THE ROLE OF DIFFERENT IMMUNOSUPPRESSION IN THE LONG-TERM HISTOLOGICAL OUTCOME OF HCV REINFECTION AFTER LIVER TRANSPLANTATION FOR HCV CIRRHOSIS

Abstract
The effect of the type of immunosuppression on the course of posttransplant hepatitis C virus (HCV) infection is unclear. The aim of this study was to evaluate the histological outcome of posttransplant HCV infection with respect to initial immunosuppressive therapy in a cohort of 59 of 65 HCV positive transplant patients who survived at least 12 months. Initial immunosuppressive therapy was triple (cyclosporine or tacrolimus and azathioprine and prednisolone) in 41, double (cyclosporine and prednisolone) in 5, and single (cyclosporine or tacrolimus) in 13 patients. There was blinded histological evaluation, based on necroinflammatory activity (grading score:0–18) and fibrosis (staging score:0–6). The median histological follow-up was 36 (12–72) months.

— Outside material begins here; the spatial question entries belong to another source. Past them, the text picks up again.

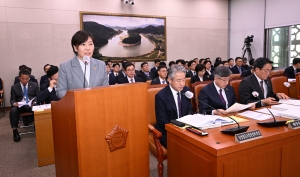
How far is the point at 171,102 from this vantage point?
2.32m

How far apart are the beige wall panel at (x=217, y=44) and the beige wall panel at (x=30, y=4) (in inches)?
228

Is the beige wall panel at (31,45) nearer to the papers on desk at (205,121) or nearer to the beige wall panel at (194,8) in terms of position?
the beige wall panel at (194,8)

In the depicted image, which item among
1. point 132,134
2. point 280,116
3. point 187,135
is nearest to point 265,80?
point 280,116

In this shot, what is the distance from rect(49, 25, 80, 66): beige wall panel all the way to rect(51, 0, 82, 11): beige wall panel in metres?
0.51

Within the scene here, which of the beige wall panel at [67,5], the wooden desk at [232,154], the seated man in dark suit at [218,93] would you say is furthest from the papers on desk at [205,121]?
the beige wall panel at [67,5]

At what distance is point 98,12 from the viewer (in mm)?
7246

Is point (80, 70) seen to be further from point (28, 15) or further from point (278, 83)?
point (28, 15)

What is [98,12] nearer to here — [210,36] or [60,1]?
Answer: [60,1]

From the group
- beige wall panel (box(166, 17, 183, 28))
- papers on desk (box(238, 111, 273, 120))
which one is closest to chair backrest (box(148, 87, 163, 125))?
papers on desk (box(238, 111, 273, 120))

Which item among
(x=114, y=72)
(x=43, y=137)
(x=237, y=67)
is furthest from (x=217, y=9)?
(x=43, y=137)

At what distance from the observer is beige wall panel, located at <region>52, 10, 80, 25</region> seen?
6.81 meters

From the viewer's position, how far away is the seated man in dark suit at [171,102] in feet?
7.51

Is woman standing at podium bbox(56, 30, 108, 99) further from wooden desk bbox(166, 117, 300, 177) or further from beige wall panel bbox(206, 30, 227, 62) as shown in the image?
beige wall panel bbox(206, 30, 227, 62)

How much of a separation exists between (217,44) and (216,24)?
0.78m
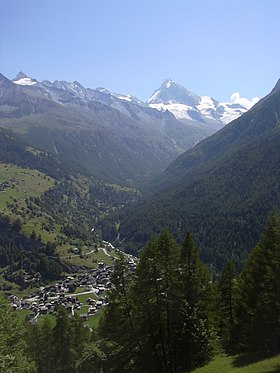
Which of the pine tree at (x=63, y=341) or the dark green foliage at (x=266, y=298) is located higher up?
the dark green foliage at (x=266, y=298)

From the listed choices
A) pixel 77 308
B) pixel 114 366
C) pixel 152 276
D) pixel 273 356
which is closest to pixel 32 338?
pixel 114 366

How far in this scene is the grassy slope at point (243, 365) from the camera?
37.0 m

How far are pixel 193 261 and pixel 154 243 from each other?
18.6 feet

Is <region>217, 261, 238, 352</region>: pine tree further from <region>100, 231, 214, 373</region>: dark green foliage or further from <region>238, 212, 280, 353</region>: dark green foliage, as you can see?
<region>100, 231, 214, 373</region>: dark green foliage

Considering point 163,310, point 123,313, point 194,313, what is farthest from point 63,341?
point 194,313

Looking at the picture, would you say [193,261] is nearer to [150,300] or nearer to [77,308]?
[150,300]

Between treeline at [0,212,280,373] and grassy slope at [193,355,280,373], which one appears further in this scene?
treeline at [0,212,280,373]

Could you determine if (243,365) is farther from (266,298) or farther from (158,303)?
(158,303)

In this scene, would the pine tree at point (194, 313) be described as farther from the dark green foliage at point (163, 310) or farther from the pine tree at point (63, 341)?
the pine tree at point (63, 341)

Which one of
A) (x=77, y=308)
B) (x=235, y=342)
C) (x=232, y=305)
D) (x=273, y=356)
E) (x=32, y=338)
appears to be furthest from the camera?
(x=77, y=308)

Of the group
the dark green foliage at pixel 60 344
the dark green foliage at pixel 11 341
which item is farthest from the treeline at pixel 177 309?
the dark green foliage at pixel 60 344

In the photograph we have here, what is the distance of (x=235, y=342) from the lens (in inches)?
2077

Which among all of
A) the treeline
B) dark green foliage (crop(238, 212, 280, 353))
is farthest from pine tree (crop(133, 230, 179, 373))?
dark green foliage (crop(238, 212, 280, 353))

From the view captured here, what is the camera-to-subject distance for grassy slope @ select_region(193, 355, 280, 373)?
37.0 m
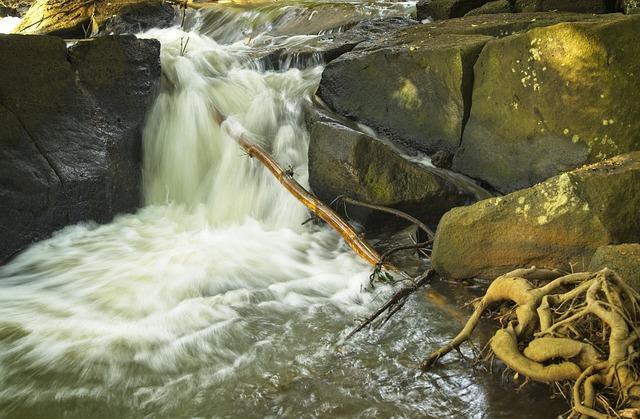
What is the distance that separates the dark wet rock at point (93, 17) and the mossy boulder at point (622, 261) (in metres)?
11.6

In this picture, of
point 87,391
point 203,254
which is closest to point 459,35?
point 203,254

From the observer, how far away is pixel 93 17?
12.6 m

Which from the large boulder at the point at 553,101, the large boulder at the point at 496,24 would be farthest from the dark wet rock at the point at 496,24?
the large boulder at the point at 553,101

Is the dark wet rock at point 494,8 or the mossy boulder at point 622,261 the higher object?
the dark wet rock at point 494,8

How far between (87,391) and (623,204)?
13.1 ft

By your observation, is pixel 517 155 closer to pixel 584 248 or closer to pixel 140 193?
pixel 584 248

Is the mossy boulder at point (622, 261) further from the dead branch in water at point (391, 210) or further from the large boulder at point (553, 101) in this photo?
the large boulder at point (553, 101)

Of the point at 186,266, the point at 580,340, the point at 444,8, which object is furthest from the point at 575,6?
the point at 186,266

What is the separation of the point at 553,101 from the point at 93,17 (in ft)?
36.3

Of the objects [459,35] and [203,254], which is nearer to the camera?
[203,254]

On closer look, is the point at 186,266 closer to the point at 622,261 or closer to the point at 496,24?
the point at 622,261

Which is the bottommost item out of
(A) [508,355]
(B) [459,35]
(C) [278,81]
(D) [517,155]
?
(A) [508,355]

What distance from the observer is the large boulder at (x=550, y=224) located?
398cm

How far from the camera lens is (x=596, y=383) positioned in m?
2.81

In the last liver biopsy, high necroinflammatory activity indicating chronic hepatitis (grading score ≥4) was found in 42 (71%) and severe fibrosis or cirrhosis (staging score ≥4) in 18 (30.5%) patients. High necroinflammatory activity was associated significantly with absence of pretransplant alcohol abuse (P =0.01) and relatively with occurrence of posttransplant acute lobular hepatitis C (P =0.055). Development of severe fibrosis or cirrhosis was significantly associated only with the type of initial immunosuppressive therapy. In particular, severe fibrosis or cirrhosis developed significantly more frequently in patients treated with triple or double (17/46 or 37%) than with single initial immunosuppressive therapy (1/13 or 7.7%) (adjusted for biopsy time:P =0.045). Severe fibrosis or cirrhosis appears to develop in 30% of HCV transplant patients in a median of 3 years and to be associated with heavier initial immunosuppression.